The articles included in this special section came out of a symposium entitled ‘The State of Irish Urban History’ held at the Centre for Urban History, University of Leicester in April 2016. As detailed above, Dublin and Belfast have already received considerable attention, and in this context the articles here turn their focus on Ireland's less-studied urban centres. David Dickson's article sets the scene for the following empirical studies with a consideration of the writing of Irish urban history in the 1820s and in the 1980s.
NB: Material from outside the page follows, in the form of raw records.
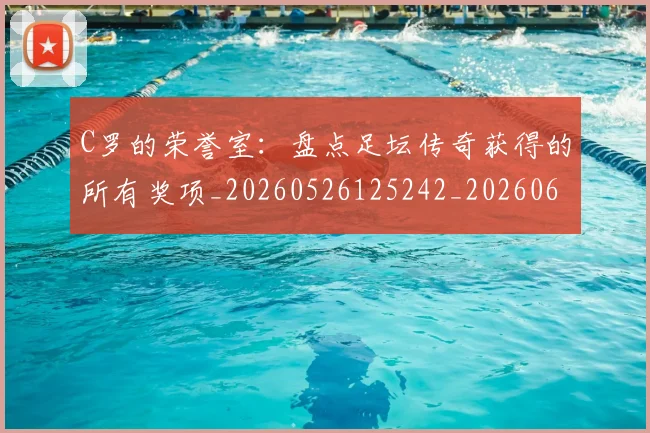 C罗的荣誉室：盘点足坛传奇获得的所有奖项_20260526125242_20260606165516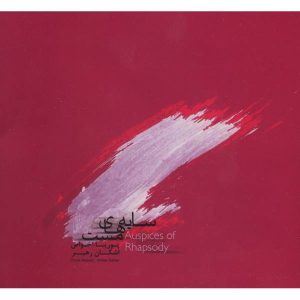 Auspices Of Rhapsody Music Album by Pouria Akhavass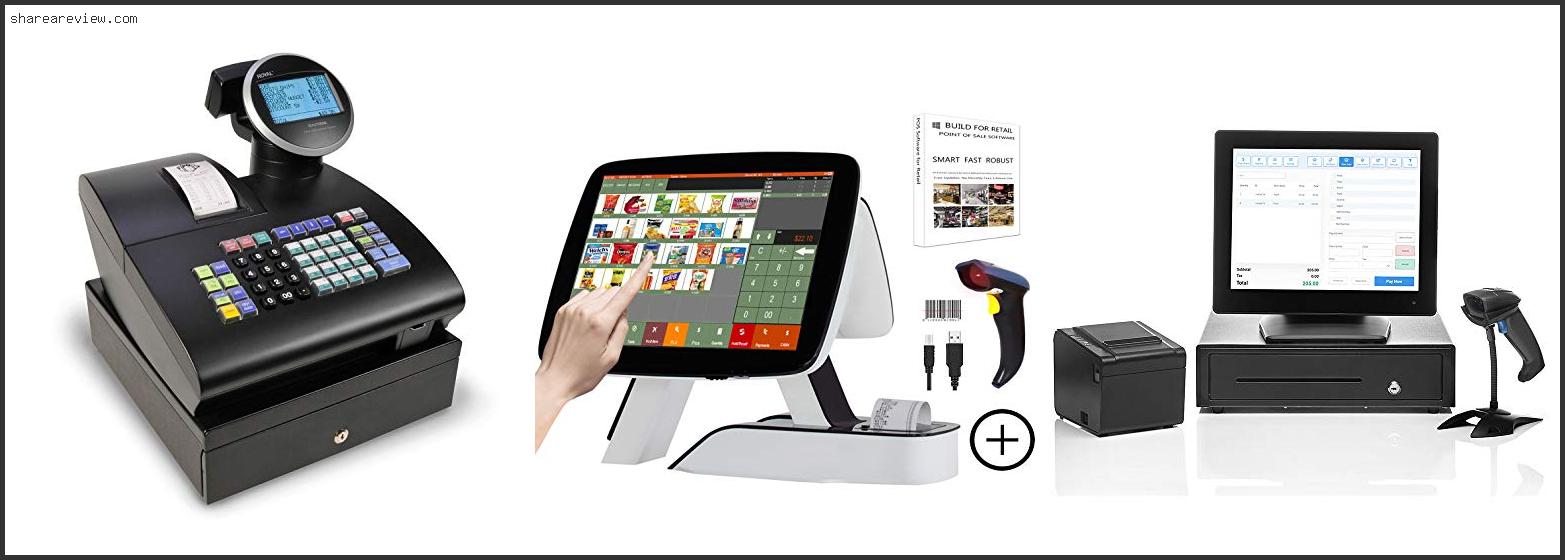 Top 10 Best Touch Screen Cash Register Reviews & Buying Guide In 2022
Dickson explores these two short-lived periods of enthusiasm for urban history in Ireland as a way of making sense of how the discipline has fitted into a wider national historiography. Using a Foucauldian framework, Peter Hession explores market reform in nineteenth-century Ireland. Taking Cork as his case-study, he shows how local elites and state bureaucrats increasingly worked together to regulate, cleanse and police the boundaries of markets, and so draw the agrarian population into a broader capitalist system. In doing so, he highlights the extent to which Irish urban history is intricately tied to the relationship between urban and rural. Ruth McManus explores efforts to alleviate housing shortages in the years immediately following independence, with a particular focus on the town of Ballina in Co. Mayo. She shows how financial impediments, national legislation and local politics combined to create the town's distinctive social geography. Finally, Niamh NicGhabhann's article explore rituals surrounding consecration and the laying of the foundation stone across Munster with a particular focus on St John's Cathedral in Limerick. She shows how these parades and ceremonies were used to reinforce the increasing social, economic and political power of the city's Roman Catholic community. Taken together, these articles signal new directions, methods and theories for the writing of Ireland's urban history.